Exhaust treatment system 102 may include an air induction circuit 112, an exhaust circuit 114, and an exhaust gas recirculation (EGR) circuit 116. Air induction circuit 112 may draw air or a mixture of air and other gases into power unit 100 for combustion, which may produce power and exhaust. Exhaust circuit 114 may direct a portion of the exhaust from power unit 100 to the atmosphere, while EGR circuit 116 may recirculate the remaining portion of the exhaust from exhaust circuit 114 to air induction circuit 112.

Air induction circuit 112 may include components that introduce charged air into combustion chambers 106 of power unit 100. For example, air induction circuit 112 may include an air inlet port 118, an intake passageway 120, a compressor 122, an intake fluid conduit 124, and an air cooler 126. It is contemplated that additional and/or different components may be included within air induction circuit 112 such as, for example, a wastegate, a bypass system, a control system, and other means known in the art for introducing charged air into combustion chambers 106.

Air inlet port 118 may fluidly communicate with intake passageway 120, and may be associated with an air cleaner to clean the air entering air induction circuit 112. Intake passageway 120 may also fluidly communicate compressor 122 with air inlet port 118.

Compressor 122 may be fluidly connected to the one or more inlet ports of intake manifold 108 via intake fluid conduit 124 to compress the air flowing into power unit 100. Compressor 122 may embody a fixed geometry compressor, a variable geometry compressor, or any other type of compressor known in the art. It is contemplated that multiple compressors 122 may alternatively be included within air induction circuit 112 and disposed in a series or parallel relationship. It is further contemplated, however, that compressor 122 may be absent, if a naturally-aspirated engine is desired.

Air cooler 126 may facilitate the transfer of heat to or from the air compressed by compressor 122, prior to the compressed air entering intake manifold 108. For example, air cooler 126 may embody an air-to-air heat exchanger or a liquid-to-air heat exchanger. Air cooler 126 may include a tube and shell type heat exchanger, a plate type heat exchanger, or any other type of heat exchanger known in the art. In the embodiment exemplified by FIG. 1, air cooler 126 is disposed downstream of compressor 122 and upstream of intake manifold 108. However air cooler 126 may alternatively be located upstream of compressor 122, if desired.
━━━━━━━━━━━━━━━━
## DIRECTIONS FOR THIS TASK:
From the exhaust system text, pull out the stretch from "Exhaust treatment system" through "to air induction circuit 112.", word for word.
━━━━━━━━━━━━━━━━
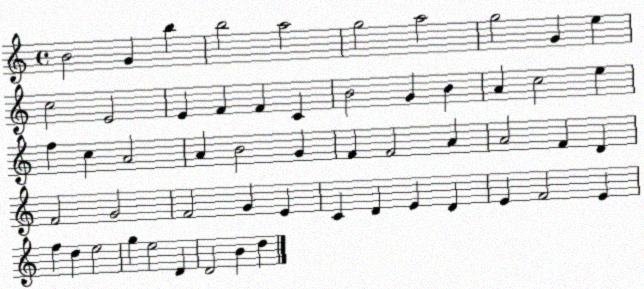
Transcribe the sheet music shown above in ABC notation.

X:1
T:Untitled
M:4/4
L:1/4
K:C
B2 G b b2 a2 g2 a2 g2 G e c2 E2 E F F C B2 G B A c2 e f c A2 A B2 G F F2 A A2 F D F2 G2 F2 G E C D E D E F2 E f d e2 g e2 D D2 B d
━━━━━━━━━━━━━━━━
## COMPLETED TASK:
Exhaust treatment system 102 may include an air induction circuit 112, an exhaust circuit 114, and an exhaust gas recirculation (EGR) circuit 116. Air induction circuit 112 may draw air or a mixture of air and other gases into power unit 100 for combustion, which may produce power and exhaust. Exhaust circuit 114 may direct a portion of the exhaust from power unit 100 to the atmosphere, while EGR circuit 116 may recirculate the remaining portion of the exhaust from exhaust circuit 114 to air induction circuit 112.